L.M. : Sachant qu’il est difficile pour un slameur professionnel de vivre du slam en Haïti, comment faites-vous pour gérer l’aspect financier et le concilier à vos besoins ?

N.F.D.P. : Vous l’avez surement compris dans mes précédents propos, un slameur professionnel ne saurait vivre uniquement du slam en Haïti, car cela ne génère pas assez de profits permettant de répondre aux exigences des besoins fondamentaux. Pourtant, j’essaie de survivre grâce aux formations que je donne sur le slam, aux concerts auxquels je participe et à l’émission que j’anime sur la 88.7 FM, Radio Zip, « Entre les lignes brisées ».

L.M. : Que je sache, il existe deux types de slams : slam musique et slam poésie, quel est celui que vous utilisez le plus durant vos spectacles pour charmer l’auditoire ?

N.F.D.P. : J’aime les deux, mais le slam musique reste ma préférence. D’ailleurs, quand on y regarde à deux fois, nous constaterons que le public se penche beaucoup plus sur le slam musique jugé plus captivant. Grâce aux sons qui accompagnent le texte de l’auteur, le public se met à fredonner les airs. Et comme je veux atteindre plus de personnes, je leur donne ce qu’elles veulent en partageant avec elles mes émotions, mes sentiments, mon point de vue sur certains drames existentiels, les tracas, les mélancolies, les bonheurs de la vie haïtienne.

L.M. : Vous collaborez aujourd’hui dans un projet de compilation de 20 titres intitulé « Powèt yo pran lari », quel est l’objectif de cette initiative ayant pour instigateur Djeby Tektek de son vrai nom Jameson Bernabé ?

N.F.D.P. : Cette initiative, de Djeby Tektek qui est également un des meilleurs slameurs haïtiens que je connais, vise à promouvoir le slam en Haïti et à réunir sur un seul CD plusieurs voix, plusieurs talents, plusieurs slameurs. Pour la toute première édition, vingt titres seront proposés au public.
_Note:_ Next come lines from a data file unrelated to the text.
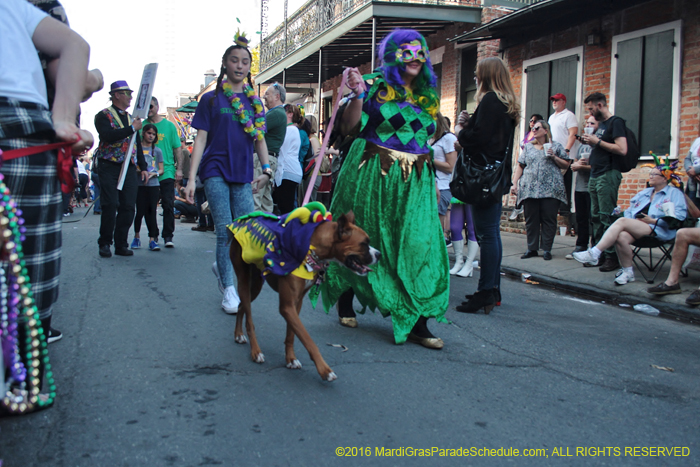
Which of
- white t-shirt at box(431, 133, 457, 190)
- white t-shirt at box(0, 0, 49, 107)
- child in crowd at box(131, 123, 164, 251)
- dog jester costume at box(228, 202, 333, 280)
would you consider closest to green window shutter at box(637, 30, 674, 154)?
white t-shirt at box(431, 133, 457, 190)

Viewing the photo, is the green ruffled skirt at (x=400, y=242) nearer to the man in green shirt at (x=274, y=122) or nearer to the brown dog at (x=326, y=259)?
the brown dog at (x=326, y=259)

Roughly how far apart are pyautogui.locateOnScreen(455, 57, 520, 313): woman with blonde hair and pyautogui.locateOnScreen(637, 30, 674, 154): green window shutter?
18.4 feet

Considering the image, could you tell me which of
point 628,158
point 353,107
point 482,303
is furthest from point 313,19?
point 353,107

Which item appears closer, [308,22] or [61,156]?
[61,156]

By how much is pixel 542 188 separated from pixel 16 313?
24.6 ft

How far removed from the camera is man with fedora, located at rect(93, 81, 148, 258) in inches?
287

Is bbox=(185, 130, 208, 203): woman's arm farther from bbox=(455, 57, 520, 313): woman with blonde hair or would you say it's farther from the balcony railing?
the balcony railing

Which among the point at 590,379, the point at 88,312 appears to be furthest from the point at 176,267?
the point at 590,379

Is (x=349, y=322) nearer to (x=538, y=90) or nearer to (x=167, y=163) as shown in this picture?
(x=167, y=163)

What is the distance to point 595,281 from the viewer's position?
6.97 metres

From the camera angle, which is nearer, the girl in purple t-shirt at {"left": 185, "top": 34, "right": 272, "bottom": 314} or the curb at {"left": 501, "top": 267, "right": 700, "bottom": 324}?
the girl in purple t-shirt at {"left": 185, "top": 34, "right": 272, "bottom": 314}

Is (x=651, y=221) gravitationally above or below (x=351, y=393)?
above

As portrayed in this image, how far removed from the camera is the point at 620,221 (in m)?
6.71

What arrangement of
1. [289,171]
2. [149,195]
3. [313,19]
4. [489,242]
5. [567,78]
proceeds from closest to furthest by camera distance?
[489,242], [289,171], [149,195], [567,78], [313,19]
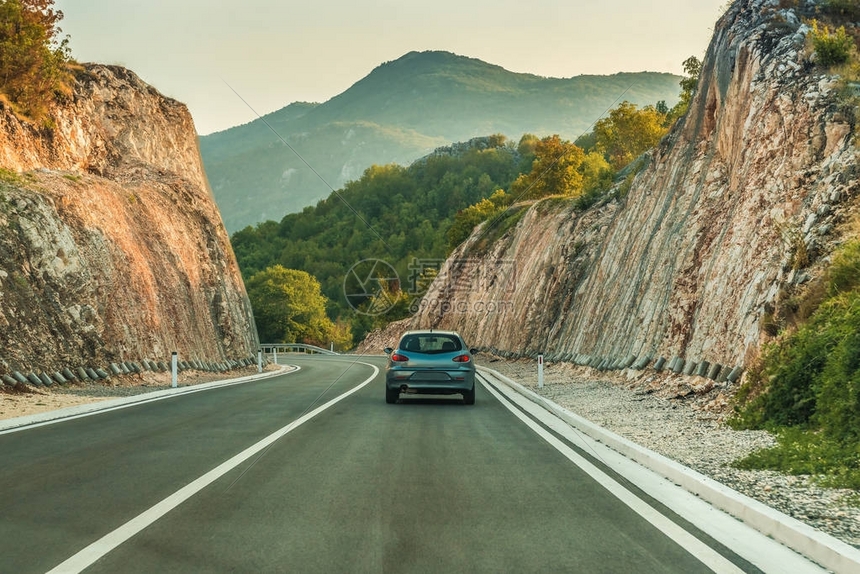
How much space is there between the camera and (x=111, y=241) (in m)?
33.3

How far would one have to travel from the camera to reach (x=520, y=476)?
9.09m

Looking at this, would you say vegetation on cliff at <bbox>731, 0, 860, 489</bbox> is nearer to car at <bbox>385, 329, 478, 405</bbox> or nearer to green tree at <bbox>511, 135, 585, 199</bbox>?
car at <bbox>385, 329, 478, 405</bbox>

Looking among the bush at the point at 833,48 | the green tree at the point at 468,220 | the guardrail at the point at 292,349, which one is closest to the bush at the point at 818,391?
the bush at the point at 833,48

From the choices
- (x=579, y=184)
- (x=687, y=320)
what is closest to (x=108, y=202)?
(x=687, y=320)

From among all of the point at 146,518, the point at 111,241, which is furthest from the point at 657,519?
the point at 111,241

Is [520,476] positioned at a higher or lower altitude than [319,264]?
lower

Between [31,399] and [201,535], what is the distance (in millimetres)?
15128

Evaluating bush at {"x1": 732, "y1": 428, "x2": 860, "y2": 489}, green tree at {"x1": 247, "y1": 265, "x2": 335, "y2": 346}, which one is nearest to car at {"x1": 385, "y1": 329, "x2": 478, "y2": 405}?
bush at {"x1": 732, "y1": 428, "x2": 860, "y2": 489}

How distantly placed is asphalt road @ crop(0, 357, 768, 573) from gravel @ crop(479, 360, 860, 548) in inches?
50.6

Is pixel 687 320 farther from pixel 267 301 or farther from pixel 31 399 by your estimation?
pixel 267 301

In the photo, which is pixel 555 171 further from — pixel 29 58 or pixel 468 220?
pixel 29 58

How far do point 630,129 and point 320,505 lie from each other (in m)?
96.3

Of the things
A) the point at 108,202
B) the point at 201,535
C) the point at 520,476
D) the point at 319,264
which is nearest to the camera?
the point at 201,535

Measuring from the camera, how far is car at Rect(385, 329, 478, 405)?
18.6 m
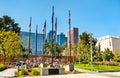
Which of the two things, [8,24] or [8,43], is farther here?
[8,24]

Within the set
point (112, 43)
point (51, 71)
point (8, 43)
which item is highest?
point (112, 43)

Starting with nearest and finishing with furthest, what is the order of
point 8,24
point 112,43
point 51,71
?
1. point 51,71
2. point 8,24
3. point 112,43

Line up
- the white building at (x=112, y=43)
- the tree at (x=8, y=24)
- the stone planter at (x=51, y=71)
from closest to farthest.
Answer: the stone planter at (x=51, y=71) < the tree at (x=8, y=24) < the white building at (x=112, y=43)

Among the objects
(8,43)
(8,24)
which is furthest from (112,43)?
(8,43)

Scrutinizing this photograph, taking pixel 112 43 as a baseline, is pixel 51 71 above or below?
below

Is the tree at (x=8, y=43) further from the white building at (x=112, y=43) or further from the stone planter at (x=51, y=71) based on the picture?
the white building at (x=112, y=43)

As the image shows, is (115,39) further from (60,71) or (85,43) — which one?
(60,71)

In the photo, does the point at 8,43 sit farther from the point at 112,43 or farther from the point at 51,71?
the point at 112,43

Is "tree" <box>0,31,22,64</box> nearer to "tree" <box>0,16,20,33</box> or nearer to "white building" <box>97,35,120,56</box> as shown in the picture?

Laïka Mezil : Le mot de la fin ?

Nervno Fils de plume : J’invite les promoteurs à investir dans le slam, car il est tout aussi capable de rivaliser avec les autres styles du moment : le rap, le compas. Nous autres slameurs, nous avons besoin de gens qui n’ont pas froid aux yeux et qui sont prêts à investir dans le slam. J’invite aussi les médias à diffuser des morceaux de slam dans leur radio pour une plus grande valorisation de cet art.